How to Connect to Live Azure Data Lake Storage Data from Sourcegraph Amp (via CData Connect AI)

Somya Sharma
Somya Sharma
Technical Marketing Engineer
Integrate Sourcegraph Amp with CData Connect AI to query and manage live Azure Data Lake Storage data securely in real time.

Sourcegraph Amp is a modern AI agent environment designed for building intelligent, production-ready assistants capable of stateful reasoning, automatic context management, and native MCP (Model Context Protocol) integration. When combined with CData Connect AI, you can leverage Amp to create agents that interact with your Azure Data Lake Storage data in real time using natural language or SQL-based queries.

CData Connect AI provides a secure, cloud-to-cloud interface for accessing Azure Data Lake Storage data. Through the Connect AI Remote MCP Server, Amp connects directly to Azure Data Lake Storage, enabling live data queries and operations without replication. With optimized pushdown capabilities, CData Connect AI executes SQL operations including filters, aggregations, and joins directly in Azure Data Lake Storage for fast, real-time performance.
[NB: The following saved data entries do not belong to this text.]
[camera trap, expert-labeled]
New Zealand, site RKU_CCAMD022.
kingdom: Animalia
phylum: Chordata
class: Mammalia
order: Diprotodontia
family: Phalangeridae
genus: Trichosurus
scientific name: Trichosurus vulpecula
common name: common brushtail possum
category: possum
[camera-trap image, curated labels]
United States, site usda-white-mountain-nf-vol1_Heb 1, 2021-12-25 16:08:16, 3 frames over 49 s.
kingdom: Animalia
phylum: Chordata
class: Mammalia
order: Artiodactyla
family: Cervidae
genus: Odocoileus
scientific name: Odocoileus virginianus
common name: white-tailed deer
In this article, we demonstrate how to configure the Amp agent to conversationally explore your Azure Data Lake Storage data using natural language or SQL. With Connect AI, you can easily build agents that have secure, live access to Azure Data Lake Storage along with hundreds of other enterprise data sources.

Prerequisites

  1. An active CData Connect AI
  2. The Sourcegraph Amp VS Code extension or Amp CLI installed
  3. Node.js v20 or higher installed
  4. Access to Azure Data Lake Storage

Step 1: Configure Azure Data Lake Storage Connectivity for Sourcegraph Amp

Connectivity to Azure Data Lake Storage from Amp is made possible through CData Connect AI Remote MCP. To interact with Azure Data Lake Storage data from Amp, we start by creating and configuring a Azure Data Lake Storage connection in CData Connect AI.

  1. Log into Connect AI, click Sources, and then click Add Connection
  2. Select "Azure Data Lake Storage" from the Add Connection panel
  3. Enter the necessary authentication properties to connect to Azure Data Lake Storage.
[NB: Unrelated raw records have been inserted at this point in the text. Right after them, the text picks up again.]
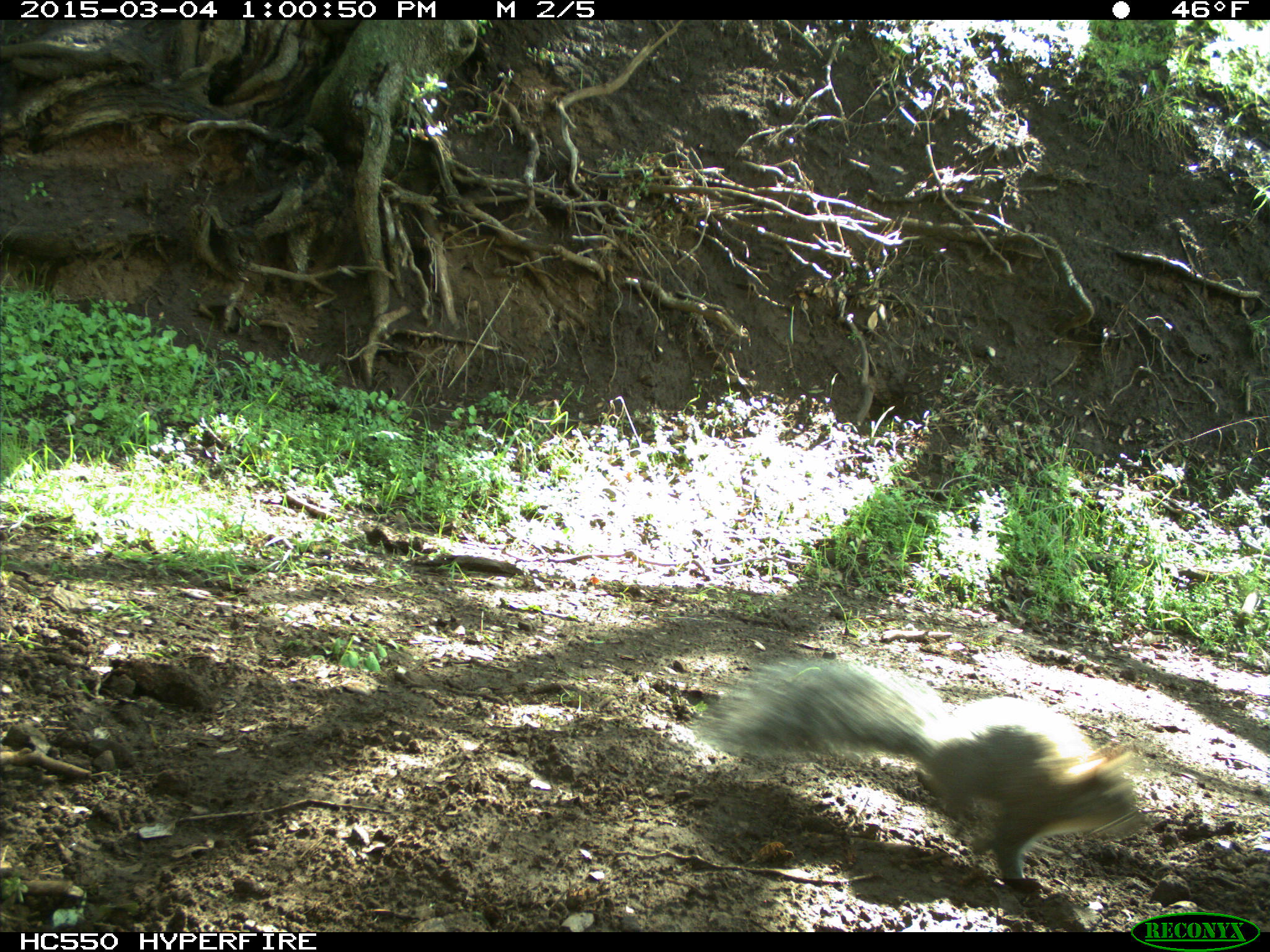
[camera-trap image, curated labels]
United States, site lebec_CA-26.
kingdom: Animalia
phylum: Chordata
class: Mammalia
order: Rodentia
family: Sciuridae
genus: Sciurus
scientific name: Sciurus carolinensis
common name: eastern gray squirrel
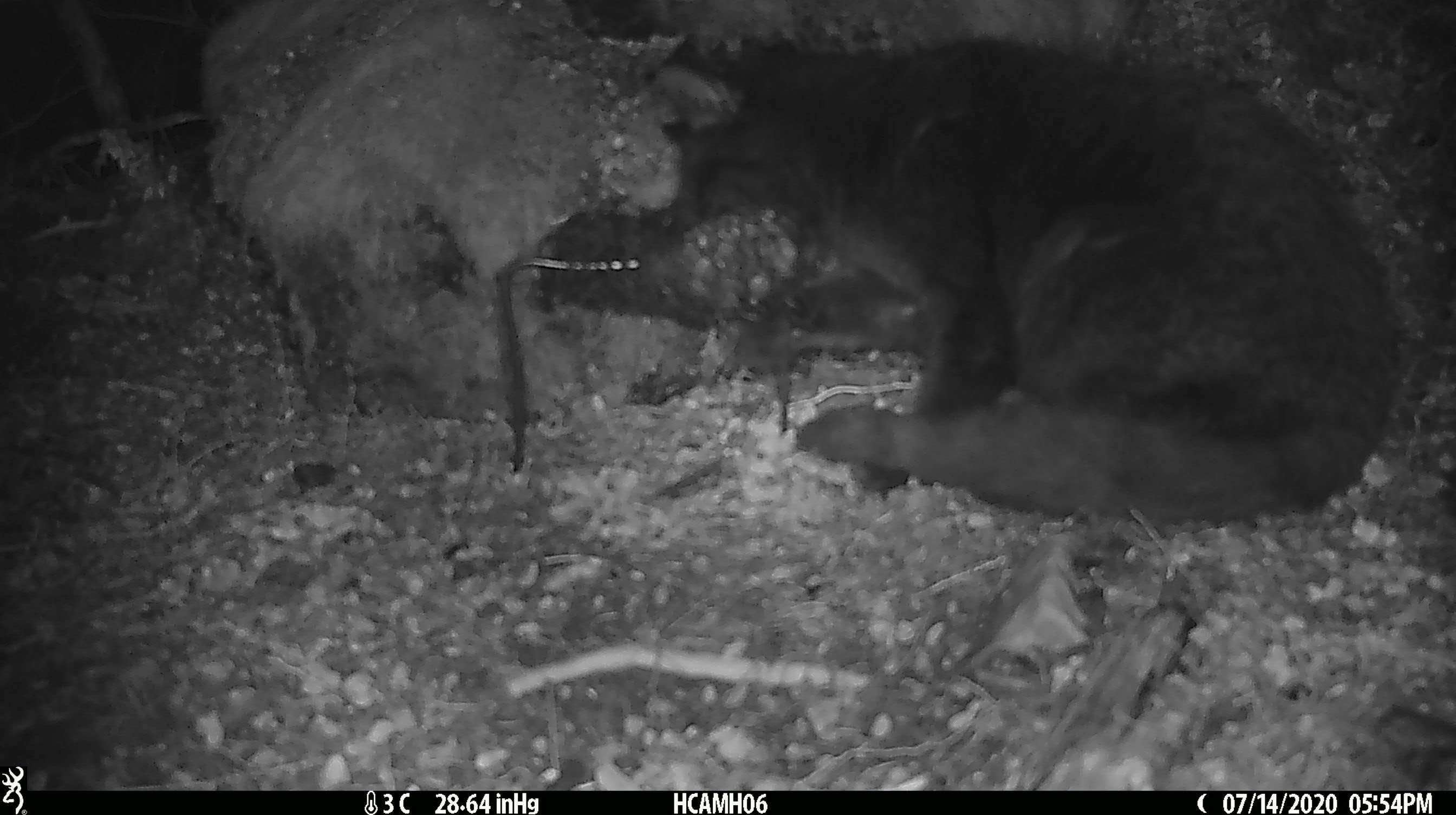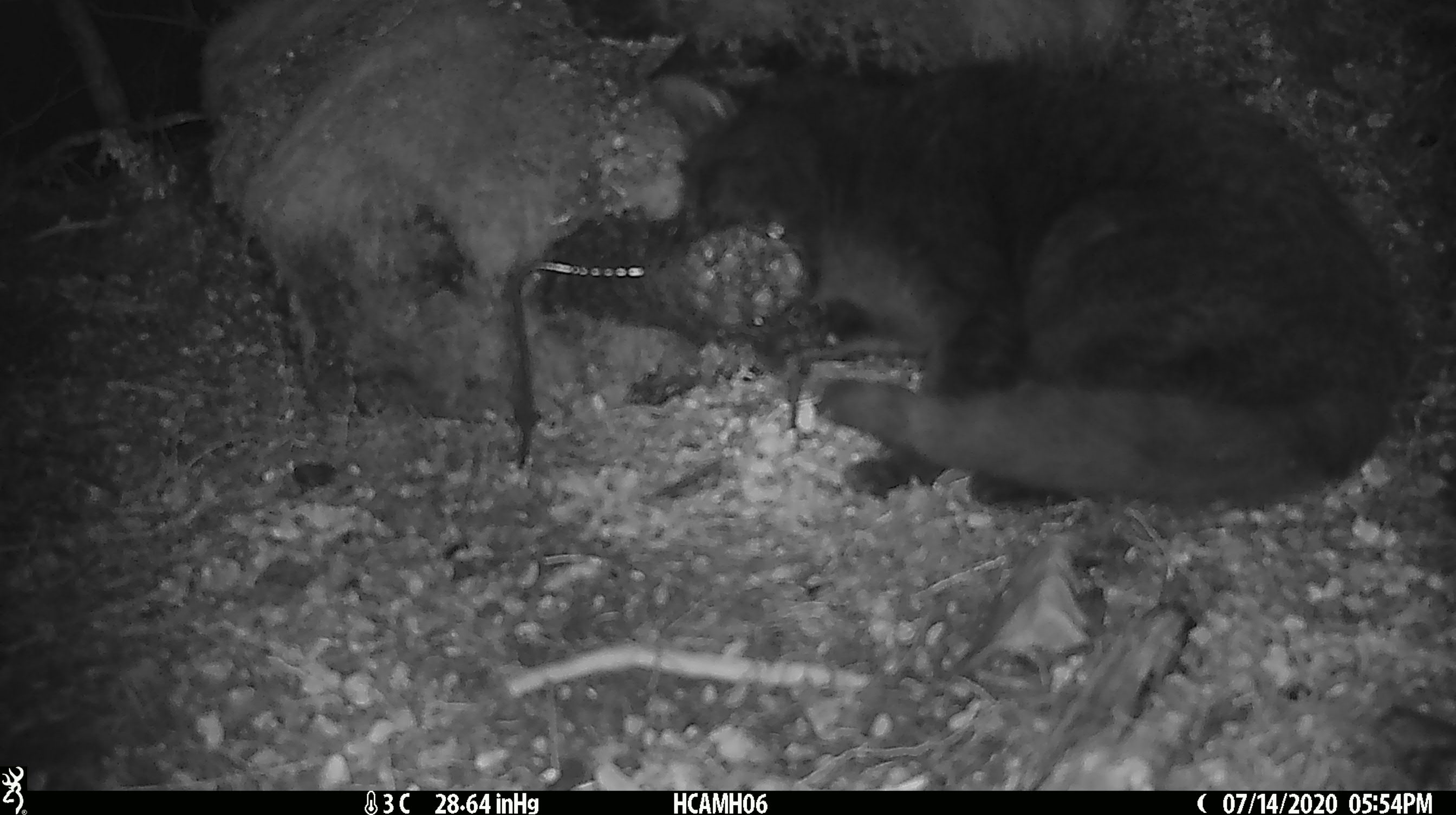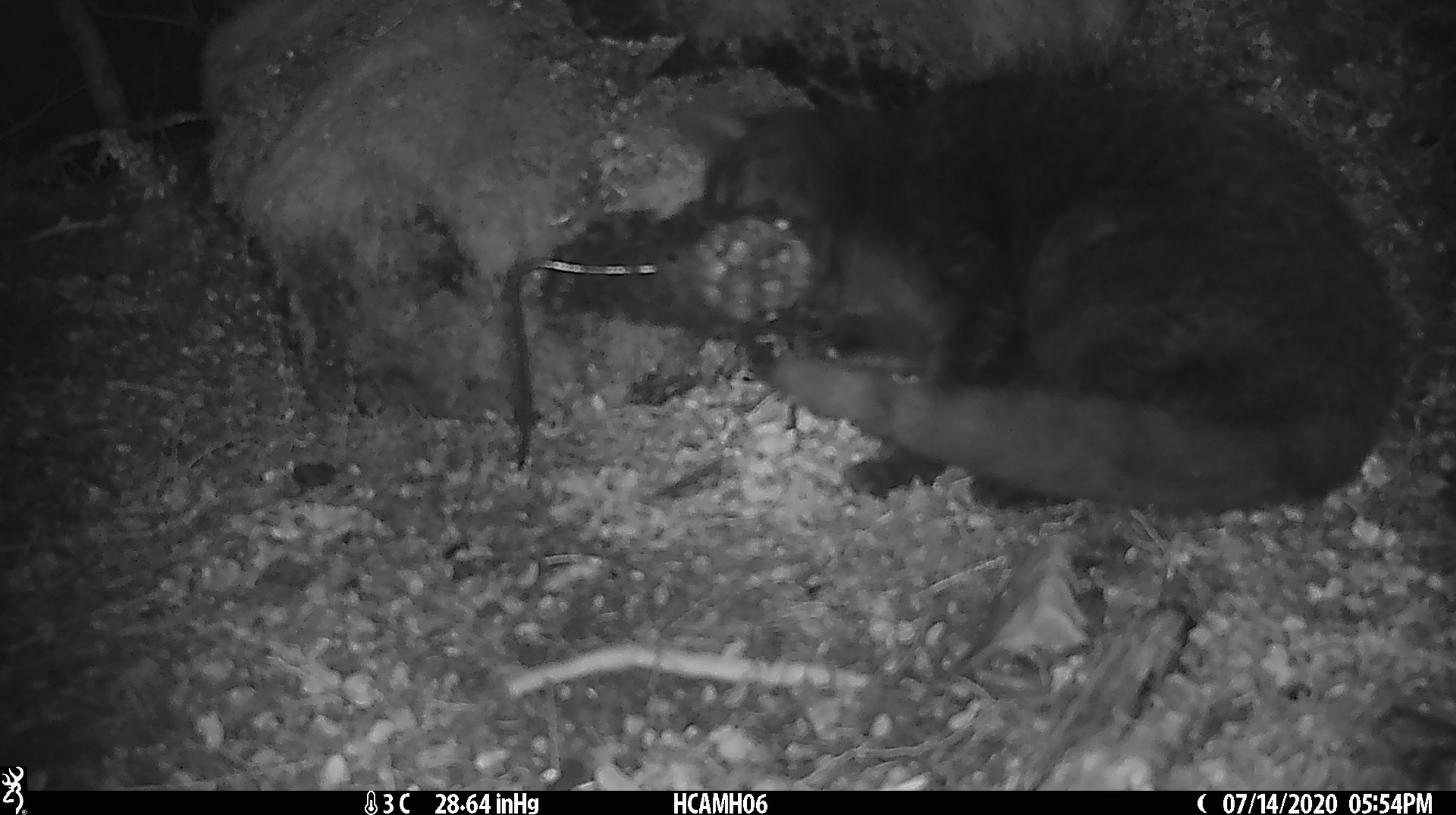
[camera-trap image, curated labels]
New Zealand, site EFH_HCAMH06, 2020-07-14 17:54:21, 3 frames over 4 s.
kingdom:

    Authenticating to a Gen 1 DataLakeStore Account

    Gen 1 uses OAuth 2.0 in Entra ID (formerly Azure AD) for authentication.

    For this, an Active Directory web application is required. You can create one as follows:

    1. Sign in to your Azure Account through the .
    2. Select "Entra ID" (formerly Azure AD).
    3. Select "App registrations".
    4. Select "New application registration".
    5. Provide a name and URL for the application. Select Web app for the type of application you want to create.
    6. Select "Required permissions" and change the required permissions for this app. At a minimum, "Azure Data Lake" and "Windows Azure Service Management API" are required.
    7. Select "Key" and generate a new key. Add a description, a duration, and take note of the generated key. You won't be able to see it again.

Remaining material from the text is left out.